The heads of the GRU — Soviet military intelligence, in charge of spetsnaz, or special forces — considered special training necessary for every function — except that of leader:
A leader cannot be produced by even the best training scheme. A leader is born a leader and nobody can help him or advise him how to manage people. In this case advice offered by professors does not help; it only hinders. A professor is a man who has never been a leader and never will be, and nobody ever taught Hitler how to lead a nation. Stalin was thrown out of his theological seminary.
Marshal Georgi Zhukov, the outstanding military leader of the Second World War, had a million men, and often several million, under his direct command practically throughout the war. Of all the generals and marshals at his level he was the only one who did not suffer a single defeat in battle. Yet he had no real military education.

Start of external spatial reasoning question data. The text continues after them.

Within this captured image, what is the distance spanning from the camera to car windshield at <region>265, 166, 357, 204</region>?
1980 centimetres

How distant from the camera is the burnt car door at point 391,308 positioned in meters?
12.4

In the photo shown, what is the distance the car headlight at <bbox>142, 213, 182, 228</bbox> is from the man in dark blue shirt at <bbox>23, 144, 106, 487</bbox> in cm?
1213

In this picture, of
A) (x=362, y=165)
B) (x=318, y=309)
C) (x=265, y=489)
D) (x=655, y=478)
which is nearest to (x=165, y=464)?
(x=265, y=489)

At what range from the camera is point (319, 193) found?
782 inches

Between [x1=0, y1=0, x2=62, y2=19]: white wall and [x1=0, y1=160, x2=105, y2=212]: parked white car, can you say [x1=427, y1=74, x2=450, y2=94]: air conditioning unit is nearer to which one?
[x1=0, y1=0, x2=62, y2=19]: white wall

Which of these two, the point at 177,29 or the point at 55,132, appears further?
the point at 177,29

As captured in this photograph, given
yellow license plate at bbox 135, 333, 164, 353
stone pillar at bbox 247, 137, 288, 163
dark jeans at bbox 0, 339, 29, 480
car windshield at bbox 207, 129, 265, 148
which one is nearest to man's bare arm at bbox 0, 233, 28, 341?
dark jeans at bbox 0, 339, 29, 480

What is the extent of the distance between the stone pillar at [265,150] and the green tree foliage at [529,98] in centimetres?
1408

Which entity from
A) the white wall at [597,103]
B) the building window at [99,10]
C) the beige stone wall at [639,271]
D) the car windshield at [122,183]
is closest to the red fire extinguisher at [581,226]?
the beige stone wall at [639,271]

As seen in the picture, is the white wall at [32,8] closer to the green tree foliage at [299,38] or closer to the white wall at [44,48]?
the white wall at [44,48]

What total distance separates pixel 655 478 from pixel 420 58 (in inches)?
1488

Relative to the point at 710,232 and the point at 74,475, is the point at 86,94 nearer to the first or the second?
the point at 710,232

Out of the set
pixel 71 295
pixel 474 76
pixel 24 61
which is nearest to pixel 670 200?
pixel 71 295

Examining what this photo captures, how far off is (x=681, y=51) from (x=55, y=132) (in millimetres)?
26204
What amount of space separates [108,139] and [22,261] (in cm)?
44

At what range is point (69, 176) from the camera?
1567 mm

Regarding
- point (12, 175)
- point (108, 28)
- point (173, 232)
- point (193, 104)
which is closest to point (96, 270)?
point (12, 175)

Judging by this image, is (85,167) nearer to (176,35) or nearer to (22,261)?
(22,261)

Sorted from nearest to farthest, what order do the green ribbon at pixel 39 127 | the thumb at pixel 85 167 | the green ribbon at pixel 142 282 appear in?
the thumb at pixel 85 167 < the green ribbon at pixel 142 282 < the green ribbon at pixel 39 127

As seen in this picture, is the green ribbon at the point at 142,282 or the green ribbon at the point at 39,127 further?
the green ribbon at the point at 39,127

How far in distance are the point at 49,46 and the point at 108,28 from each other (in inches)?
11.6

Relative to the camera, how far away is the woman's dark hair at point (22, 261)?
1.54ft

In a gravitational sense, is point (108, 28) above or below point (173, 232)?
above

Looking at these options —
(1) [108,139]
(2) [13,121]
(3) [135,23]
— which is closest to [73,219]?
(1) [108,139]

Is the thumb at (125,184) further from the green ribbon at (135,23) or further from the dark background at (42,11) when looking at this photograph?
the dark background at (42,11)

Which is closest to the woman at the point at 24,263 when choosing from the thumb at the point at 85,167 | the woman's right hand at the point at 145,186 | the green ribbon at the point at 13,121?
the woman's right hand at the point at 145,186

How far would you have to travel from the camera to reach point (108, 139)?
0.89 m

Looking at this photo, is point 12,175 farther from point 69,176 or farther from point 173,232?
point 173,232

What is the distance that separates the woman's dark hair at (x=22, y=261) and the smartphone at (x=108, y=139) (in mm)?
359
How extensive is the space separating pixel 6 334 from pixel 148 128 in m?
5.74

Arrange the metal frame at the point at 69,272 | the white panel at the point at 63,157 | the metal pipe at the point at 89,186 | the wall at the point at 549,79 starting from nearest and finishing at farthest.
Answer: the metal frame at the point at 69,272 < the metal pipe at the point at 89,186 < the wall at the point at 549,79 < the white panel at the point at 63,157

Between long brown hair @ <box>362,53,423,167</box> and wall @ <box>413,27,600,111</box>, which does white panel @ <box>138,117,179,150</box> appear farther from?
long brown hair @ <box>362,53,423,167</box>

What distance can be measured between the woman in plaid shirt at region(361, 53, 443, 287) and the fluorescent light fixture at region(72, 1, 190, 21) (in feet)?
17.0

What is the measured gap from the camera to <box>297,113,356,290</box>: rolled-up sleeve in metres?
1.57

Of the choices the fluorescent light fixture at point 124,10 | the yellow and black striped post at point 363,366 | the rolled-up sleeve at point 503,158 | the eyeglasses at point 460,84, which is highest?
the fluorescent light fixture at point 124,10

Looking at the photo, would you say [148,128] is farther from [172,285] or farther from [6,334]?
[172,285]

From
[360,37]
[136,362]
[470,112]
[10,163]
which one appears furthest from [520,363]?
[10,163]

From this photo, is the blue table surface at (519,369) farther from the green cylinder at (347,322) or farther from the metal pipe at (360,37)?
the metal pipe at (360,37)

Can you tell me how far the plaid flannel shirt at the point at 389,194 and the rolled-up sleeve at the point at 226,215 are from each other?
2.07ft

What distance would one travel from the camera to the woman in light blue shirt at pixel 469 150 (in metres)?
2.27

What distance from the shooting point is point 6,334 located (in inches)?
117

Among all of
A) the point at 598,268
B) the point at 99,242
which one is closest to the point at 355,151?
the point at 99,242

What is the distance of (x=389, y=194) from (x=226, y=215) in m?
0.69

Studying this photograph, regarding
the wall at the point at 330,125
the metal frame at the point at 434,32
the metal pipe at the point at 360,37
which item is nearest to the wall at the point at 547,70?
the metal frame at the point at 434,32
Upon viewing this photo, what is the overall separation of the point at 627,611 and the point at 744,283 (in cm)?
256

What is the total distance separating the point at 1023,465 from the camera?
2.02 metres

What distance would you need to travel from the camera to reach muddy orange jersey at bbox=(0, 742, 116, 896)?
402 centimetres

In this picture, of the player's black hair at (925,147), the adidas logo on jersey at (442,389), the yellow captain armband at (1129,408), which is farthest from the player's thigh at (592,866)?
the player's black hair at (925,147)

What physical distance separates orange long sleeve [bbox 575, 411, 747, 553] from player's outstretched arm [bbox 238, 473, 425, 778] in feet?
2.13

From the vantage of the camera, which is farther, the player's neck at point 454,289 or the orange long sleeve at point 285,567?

He did not graduate from a military school to become a junior officer; he did not graduate from a military academy to become a senior officer; and he did not graduate from the Academy of General Staff to become a general and later a marshal. But he became one just the same.
There was Khalkhin-Gol, Yelnya, the counter-offensive before Moscow, Stalingrad, the lifting of the Leningrad blockade, Kursk, the crossing of the Dnieper, the Belorussian operation, and the Vistula-Oder and Berlin operations. What need had he of education? What could the professors teach him?